Consigne écrite: Réécris, dans l'extrait sur les migrants, le passage allant de « Après six heures » jusqu'à « exposés aux intempéries. », en remplaçant « wagons » par « voitures ».

Extrait:

= = = =

Le gouvernement mexicain assure que les mesures migratoires prises récemment visent à traiter dignement ces migrants en préservant leur intégrité et leurs droits fondamentaux.

« À partir du moment où ils se font dépouiller, on ne peut parler de bon traitement », critique-t-elle.  

César Caballero, un autre Hondurien de 24 ans, qui voyage avec son épouse et ses trois enfants, dont l’un n’a que trois mois, est aussi hébergé au refuge. À trois reprises, il a été racketté à des barrages par des policiers guatémaltèques et obligé de payer « sinon ils me faisaient descendre » du bus.  

Après six heures d’arrêt, le train de marchandises reprend sa marche. Beaucoup de ceux qui sont arrivés tôt s’accrochent dans les escaliers métalliques des wagons.

D’autres jettent d’abord leurs sacs à dos pour grimper dans les wagons à ciel ouvert, exposés aux intempéries.

« Ce que font les présidents, c’est donner un coup de pied dans la fourmilière, ils font des dégâts, davantage de morts », estime le maçon José Contreras avant de grimper à bord du train.

« Avec l’aide de Dieu », il espère que tout ira bien pour lui.

= = = =

Informations extraites:

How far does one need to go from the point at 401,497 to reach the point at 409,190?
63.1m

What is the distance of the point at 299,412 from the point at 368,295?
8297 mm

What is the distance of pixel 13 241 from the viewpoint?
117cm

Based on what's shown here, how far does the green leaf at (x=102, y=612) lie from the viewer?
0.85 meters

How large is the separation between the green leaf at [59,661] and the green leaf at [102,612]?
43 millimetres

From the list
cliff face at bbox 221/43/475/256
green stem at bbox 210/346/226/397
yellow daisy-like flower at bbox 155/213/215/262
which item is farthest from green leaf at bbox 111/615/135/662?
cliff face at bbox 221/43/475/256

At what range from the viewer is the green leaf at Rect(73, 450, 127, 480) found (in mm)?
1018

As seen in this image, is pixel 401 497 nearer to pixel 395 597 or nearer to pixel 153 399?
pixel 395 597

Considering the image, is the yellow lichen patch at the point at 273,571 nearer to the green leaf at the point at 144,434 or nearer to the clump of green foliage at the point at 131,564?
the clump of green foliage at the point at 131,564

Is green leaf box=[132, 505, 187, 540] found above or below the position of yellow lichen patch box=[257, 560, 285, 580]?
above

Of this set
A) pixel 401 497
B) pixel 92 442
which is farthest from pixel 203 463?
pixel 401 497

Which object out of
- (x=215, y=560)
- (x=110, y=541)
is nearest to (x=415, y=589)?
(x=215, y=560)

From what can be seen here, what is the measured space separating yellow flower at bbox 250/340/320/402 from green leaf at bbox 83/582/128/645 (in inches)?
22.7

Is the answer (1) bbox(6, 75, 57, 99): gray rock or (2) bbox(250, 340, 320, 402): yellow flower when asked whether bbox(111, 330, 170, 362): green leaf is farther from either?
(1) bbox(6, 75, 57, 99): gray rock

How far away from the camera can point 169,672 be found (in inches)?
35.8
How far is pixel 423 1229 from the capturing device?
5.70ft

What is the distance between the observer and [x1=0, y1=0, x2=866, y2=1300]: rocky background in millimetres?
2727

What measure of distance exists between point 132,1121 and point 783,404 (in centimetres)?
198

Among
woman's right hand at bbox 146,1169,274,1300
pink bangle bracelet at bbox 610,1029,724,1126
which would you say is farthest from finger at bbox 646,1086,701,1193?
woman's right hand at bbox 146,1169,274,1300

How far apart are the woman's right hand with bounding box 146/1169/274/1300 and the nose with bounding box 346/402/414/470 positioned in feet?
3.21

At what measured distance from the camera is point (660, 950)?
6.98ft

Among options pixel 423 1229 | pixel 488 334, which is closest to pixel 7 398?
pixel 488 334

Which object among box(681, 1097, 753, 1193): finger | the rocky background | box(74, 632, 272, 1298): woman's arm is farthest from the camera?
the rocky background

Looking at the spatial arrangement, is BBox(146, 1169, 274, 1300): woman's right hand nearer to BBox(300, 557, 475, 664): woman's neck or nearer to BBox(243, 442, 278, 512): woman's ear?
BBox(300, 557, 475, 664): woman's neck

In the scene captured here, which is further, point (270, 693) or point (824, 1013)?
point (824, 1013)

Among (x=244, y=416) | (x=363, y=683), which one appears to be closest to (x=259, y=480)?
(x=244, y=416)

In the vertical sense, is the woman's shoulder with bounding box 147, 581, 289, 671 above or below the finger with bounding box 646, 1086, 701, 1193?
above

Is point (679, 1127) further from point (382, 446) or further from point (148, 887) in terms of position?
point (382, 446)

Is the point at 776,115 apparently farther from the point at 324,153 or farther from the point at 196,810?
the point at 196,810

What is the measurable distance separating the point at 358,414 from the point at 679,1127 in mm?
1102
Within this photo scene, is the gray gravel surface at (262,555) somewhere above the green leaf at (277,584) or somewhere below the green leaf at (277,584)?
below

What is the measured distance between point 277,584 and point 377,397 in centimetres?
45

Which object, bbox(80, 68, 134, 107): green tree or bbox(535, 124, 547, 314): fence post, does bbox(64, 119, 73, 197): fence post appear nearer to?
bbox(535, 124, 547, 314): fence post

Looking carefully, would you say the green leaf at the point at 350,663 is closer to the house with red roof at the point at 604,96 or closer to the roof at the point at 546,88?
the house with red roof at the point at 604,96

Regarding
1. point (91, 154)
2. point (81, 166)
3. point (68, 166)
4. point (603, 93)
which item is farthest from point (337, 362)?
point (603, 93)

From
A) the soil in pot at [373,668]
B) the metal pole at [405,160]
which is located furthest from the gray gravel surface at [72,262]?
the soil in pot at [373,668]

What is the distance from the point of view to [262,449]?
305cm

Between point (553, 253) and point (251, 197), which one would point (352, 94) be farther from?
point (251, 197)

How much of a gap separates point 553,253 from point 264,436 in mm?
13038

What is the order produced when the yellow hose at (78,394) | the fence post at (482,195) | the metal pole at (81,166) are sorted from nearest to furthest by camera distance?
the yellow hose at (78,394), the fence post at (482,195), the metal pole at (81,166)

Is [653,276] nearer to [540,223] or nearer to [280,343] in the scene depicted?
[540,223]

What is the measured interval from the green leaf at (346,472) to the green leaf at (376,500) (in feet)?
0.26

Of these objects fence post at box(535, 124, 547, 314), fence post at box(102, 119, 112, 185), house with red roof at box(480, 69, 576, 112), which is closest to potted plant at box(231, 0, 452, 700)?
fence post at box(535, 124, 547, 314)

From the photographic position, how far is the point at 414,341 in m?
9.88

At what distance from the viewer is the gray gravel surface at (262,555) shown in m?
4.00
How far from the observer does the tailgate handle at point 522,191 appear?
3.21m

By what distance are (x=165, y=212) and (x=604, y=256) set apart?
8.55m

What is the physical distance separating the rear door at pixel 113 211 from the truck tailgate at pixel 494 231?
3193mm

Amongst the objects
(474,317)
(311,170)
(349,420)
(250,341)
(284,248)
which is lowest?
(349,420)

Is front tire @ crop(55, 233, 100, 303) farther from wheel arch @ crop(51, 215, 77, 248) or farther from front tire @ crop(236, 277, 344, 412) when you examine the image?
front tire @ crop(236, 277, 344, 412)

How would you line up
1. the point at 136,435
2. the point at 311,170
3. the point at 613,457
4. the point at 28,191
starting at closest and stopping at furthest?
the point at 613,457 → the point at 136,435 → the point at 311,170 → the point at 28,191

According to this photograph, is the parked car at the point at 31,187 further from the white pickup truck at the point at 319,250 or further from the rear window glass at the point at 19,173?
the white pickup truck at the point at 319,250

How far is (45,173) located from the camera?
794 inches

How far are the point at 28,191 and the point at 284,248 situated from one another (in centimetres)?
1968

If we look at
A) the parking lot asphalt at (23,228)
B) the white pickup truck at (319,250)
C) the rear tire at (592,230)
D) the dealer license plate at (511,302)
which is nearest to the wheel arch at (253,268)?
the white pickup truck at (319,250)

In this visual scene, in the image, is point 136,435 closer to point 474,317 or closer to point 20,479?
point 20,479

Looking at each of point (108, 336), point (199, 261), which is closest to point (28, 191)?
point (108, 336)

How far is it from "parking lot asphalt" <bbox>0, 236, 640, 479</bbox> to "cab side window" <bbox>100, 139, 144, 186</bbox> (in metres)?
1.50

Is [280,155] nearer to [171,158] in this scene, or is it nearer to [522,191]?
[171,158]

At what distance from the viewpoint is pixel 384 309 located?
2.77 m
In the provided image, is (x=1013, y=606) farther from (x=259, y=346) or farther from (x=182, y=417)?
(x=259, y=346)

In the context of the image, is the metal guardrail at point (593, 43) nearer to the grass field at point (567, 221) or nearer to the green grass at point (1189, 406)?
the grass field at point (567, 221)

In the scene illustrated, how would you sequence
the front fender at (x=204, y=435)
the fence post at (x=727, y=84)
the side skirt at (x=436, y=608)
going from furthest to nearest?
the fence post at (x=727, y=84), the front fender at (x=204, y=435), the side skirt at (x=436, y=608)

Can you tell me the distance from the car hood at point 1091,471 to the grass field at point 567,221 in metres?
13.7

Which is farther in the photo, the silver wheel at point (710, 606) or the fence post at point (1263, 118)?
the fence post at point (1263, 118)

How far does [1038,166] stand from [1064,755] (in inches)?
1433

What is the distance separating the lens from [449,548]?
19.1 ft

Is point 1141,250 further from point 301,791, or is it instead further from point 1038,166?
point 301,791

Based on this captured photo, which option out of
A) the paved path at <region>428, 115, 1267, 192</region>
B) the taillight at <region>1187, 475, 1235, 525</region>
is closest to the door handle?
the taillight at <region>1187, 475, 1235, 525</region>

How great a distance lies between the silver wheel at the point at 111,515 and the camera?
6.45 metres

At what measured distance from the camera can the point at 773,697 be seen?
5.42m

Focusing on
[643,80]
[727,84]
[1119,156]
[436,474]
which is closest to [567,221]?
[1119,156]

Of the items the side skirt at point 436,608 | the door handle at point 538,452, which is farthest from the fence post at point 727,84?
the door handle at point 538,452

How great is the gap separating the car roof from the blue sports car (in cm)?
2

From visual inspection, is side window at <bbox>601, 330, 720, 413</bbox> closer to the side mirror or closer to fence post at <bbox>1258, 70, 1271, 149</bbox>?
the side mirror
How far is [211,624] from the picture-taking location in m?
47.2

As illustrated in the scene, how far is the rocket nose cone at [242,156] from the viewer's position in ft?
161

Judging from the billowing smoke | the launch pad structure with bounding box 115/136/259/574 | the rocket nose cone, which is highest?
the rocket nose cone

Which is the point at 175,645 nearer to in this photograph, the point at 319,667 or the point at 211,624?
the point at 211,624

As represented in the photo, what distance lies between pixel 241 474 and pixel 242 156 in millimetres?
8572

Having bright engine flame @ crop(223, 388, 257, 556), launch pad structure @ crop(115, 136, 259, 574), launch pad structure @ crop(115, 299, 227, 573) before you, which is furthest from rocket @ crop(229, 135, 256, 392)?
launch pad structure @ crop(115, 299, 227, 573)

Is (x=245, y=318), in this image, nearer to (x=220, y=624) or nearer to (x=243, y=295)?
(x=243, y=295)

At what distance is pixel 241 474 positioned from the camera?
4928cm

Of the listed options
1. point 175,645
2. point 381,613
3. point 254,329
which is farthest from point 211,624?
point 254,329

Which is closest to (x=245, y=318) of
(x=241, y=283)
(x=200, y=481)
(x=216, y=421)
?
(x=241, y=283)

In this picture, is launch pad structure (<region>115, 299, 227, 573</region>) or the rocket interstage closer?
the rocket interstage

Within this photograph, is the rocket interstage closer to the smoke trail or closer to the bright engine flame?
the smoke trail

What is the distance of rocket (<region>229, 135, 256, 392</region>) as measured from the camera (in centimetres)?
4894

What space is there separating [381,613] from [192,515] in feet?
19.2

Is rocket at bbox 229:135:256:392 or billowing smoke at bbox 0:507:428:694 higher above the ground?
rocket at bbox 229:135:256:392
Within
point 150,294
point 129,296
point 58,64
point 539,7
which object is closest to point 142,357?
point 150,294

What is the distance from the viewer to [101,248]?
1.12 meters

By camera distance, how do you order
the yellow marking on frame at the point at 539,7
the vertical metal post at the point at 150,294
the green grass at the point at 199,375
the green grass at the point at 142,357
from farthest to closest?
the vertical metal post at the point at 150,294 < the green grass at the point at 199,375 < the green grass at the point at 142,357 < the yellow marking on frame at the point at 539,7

= = = =

Réponse écrite:
Après six heures d’arrêt, le train de marchandises reprend sa marche. Beaucoup de ceux qui sont arrivés tôt s’accrochent dans les escaliers métalliques des voitures.

D’autres jettent d’abord leurs sacs à dos pour grimper dans les voitures à ciel ouvert, exposés aux intempéries.